[start Records shown]

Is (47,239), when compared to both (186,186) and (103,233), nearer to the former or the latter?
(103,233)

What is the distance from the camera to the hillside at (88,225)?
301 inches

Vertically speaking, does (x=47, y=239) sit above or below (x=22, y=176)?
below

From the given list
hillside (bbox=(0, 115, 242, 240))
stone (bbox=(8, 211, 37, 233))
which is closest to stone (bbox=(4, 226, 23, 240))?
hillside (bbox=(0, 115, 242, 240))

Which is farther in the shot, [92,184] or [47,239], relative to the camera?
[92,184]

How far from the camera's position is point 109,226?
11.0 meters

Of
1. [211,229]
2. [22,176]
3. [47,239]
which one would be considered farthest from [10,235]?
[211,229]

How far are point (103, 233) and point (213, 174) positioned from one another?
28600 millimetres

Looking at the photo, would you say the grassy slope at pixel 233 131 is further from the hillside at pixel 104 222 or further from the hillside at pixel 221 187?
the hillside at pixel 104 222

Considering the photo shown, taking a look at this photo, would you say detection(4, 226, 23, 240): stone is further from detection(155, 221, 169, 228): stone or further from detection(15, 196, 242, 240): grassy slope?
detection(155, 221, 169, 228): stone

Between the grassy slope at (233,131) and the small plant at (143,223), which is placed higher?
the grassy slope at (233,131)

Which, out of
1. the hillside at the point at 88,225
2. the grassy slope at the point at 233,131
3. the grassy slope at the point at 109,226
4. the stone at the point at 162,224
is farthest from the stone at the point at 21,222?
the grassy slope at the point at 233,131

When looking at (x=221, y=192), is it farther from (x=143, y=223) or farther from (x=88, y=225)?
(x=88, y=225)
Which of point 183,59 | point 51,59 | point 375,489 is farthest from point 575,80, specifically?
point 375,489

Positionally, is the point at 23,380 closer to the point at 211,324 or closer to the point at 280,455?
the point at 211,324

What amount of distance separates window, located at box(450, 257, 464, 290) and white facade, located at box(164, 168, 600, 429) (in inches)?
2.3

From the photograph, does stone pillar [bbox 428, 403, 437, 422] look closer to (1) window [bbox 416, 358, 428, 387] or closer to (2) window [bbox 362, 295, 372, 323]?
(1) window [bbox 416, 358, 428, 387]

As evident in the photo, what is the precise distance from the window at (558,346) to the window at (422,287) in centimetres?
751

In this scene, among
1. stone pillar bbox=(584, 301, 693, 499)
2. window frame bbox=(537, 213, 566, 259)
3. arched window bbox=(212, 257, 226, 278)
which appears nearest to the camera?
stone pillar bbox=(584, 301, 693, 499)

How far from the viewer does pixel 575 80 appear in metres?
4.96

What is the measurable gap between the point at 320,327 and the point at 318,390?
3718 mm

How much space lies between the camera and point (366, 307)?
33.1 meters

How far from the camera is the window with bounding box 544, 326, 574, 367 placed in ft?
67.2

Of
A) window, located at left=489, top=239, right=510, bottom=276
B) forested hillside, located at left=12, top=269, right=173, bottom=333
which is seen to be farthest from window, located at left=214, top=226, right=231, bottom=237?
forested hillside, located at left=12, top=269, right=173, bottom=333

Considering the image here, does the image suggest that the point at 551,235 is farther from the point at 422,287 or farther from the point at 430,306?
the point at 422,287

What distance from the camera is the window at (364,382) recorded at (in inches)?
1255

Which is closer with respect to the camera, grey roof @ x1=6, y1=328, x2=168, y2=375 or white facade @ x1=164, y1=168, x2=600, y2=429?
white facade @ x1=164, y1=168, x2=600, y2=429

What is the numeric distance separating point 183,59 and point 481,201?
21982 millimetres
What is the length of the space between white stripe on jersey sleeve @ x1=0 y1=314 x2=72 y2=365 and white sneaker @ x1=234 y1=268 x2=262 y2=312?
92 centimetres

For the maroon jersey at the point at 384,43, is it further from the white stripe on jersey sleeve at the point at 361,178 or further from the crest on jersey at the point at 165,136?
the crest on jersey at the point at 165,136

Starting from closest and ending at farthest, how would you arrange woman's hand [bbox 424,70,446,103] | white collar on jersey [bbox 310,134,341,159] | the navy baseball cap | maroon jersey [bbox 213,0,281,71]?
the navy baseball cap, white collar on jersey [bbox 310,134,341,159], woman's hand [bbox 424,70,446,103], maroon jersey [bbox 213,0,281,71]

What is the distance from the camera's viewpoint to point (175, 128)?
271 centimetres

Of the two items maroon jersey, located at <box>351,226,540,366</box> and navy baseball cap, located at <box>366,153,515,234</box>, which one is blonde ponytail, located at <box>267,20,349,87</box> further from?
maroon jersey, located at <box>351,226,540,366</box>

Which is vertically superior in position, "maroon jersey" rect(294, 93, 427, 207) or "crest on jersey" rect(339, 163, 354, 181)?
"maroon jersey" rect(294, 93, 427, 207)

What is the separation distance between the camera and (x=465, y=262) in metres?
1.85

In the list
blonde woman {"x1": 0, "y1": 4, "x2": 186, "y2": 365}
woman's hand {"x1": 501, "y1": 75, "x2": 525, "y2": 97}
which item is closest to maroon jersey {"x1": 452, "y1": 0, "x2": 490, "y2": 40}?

[end Records shown]

• Given task: Could you revise all of the records above, replacing "small plant" with "low shrub" and leaving everything else unchanged?

• Solution to this task:
Is (47,239), when compared to both (186,186) and (103,233), nearer to the former or the latter?
(103,233)

What is the distance from the camera to the hillside at (88,225)?
301 inches

Vertically speaking, does (x=47, y=239) sit above or below (x=22, y=176)?
below

From the given list
hillside (bbox=(0, 115, 242, 240))
stone (bbox=(8, 211, 37, 233))
which is closest to stone (bbox=(4, 226, 23, 240))?
hillside (bbox=(0, 115, 242, 240))

Which is farther in the shot, [92,184] or [47,239], relative to the camera?
[92,184]

How far from the camera's position is point 109,226?
11.0 meters

Of
1. [211,229]
2. [22,176]
3. [47,239]
which one would be considered farthest from [10,235]?
[211,229]

How far are point (103, 233) and point (213, 174) positioned from one another?
28600 millimetres

Looking at the photo, would you say the grassy slope at pixel 233 131 is further from the hillside at pixel 104 222 or further from the hillside at pixel 221 187?
the hillside at pixel 104 222

Considering the photo shown, taking a look at this photo, would you say detection(4, 226, 23, 240): stone is further from detection(155, 221, 169, 228): stone or further from detection(15, 196, 242, 240): grassy slope?
detection(155, 221, 169, 228): stone

Between the grassy slope at (233,131) and the low shrub at (143,223), which is placed higher?
the grassy slope at (233,131)

Which, out of
1. the hillside at the point at 88,225
2. the grassy slope at the point at 233,131
3. the grassy slope at the point at 109,226
4. the stone at the point at 162,224
is farthest from the stone at the point at 21,222?
the grassy slope at the point at 233,131

When looking at (x=221, y=192), is it farther from (x=143, y=223) or farther from (x=88, y=225)?
(x=88, y=225)
Which of point 183,59 | point 51,59 | point 375,489 is farthest from point 575,80, specifically?
point 375,489

Positionally, is the point at 23,380 closer to the point at 211,324 or closer to the point at 280,455?
the point at 211,324

What amount of distance separates window, located at box(450, 257, 464, 290) and white facade, located at box(164, 168, 600, 429) (in inches)?
2.3

From the photograph, does stone pillar [bbox 428, 403, 437, 422] look closer to (1) window [bbox 416, 358, 428, 387] or closer to (2) window [bbox 362, 295, 372, 323]?
(1) window [bbox 416, 358, 428, 387]

As evident in the photo, what is the precise distance from the window at (558,346) to the window at (422,287) in centimetres?
751

In this scene, among
1. stone pillar bbox=(584, 301, 693, 499)
2. window frame bbox=(537, 213, 566, 259)
3. arched window bbox=(212, 257, 226, 278)
which appears nearest to the camera?
stone pillar bbox=(584, 301, 693, 499)

How far from the viewer does pixel 575 80 appear in metres?
4.96

What is the measurable gap between the point at 320,327 and the point at 318,390?
3718 mm

How much space lies between the camera and point (366, 307)?
33.1 meters

How far from the camera is the window with bounding box 544, 326, 574, 367 placed in ft?
67.2

Of
A) window, located at left=489, top=239, right=510, bottom=276
B) forested hillside, located at left=12, top=269, right=173, bottom=333
which is seen to be farthest from window, located at left=214, top=226, right=231, bottom=237?
forested hillside, located at left=12, top=269, right=173, bottom=333

Considering the image here, does the image suggest that the point at 551,235 is farther from the point at 422,287 or farther from the point at 430,306?
the point at 422,287

What distance from the camera is the window at (364,382) recorded at (in inches)?
1255

Which is closer with respect to the camera, grey roof @ x1=6, y1=328, x2=168, y2=375 or white facade @ x1=164, y1=168, x2=600, y2=429?
white facade @ x1=164, y1=168, x2=600, y2=429

What is the numeric distance separating point 183,59 and point 481,201?
21982 millimetres
What is the length of the space between white stripe on jersey sleeve @ x1=0 y1=314 x2=72 y2=365 and white sneaker @ x1=234 y1=268 x2=262 y2=312?
92 centimetres

For the maroon jersey at the point at 384,43, is it further from the white stripe on jersey sleeve at the point at 361,178 or further from the crest on jersey at the point at 165,136?
the crest on jersey at the point at 165,136

Starting from closest and ending at farthest, how would you arrange woman's hand [bbox 424,70,446,103] | white collar on jersey [bbox 310,134,341,159] | the navy baseball cap | maroon jersey [bbox 213,0,281,71]?
the navy baseball cap, white collar on jersey [bbox 310,134,341,159], woman's hand [bbox 424,70,446,103], maroon jersey [bbox 213,0,281,71]

What is the distance from the camera's viewpoint to point (175, 128)?
271 centimetres

Of the two items maroon jersey, located at <box>351,226,540,366</box> and navy baseball cap, located at <box>366,153,515,234</box>, which one is blonde ponytail, located at <box>267,20,349,87</box> further from?
maroon jersey, located at <box>351,226,540,366</box>

Which is vertically superior in position, "maroon jersey" rect(294, 93, 427, 207) or "crest on jersey" rect(339, 163, 354, 181)?
"maroon jersey" rect(294, 93, 427, 207)

What is the separation distance between the camera and (x=465, y=262) in metres?
1.85

In the list
blonde woman {"x1": 0, "y1": 4, "x2": 186, "y2": 365}
woman's hand {"x1": 501, "y1": 75, "x2": 525, "y2": 97}
which item is closest to maroon jersey {"x1": 452, "y1": 0, "x2": 490, "y2": 40}?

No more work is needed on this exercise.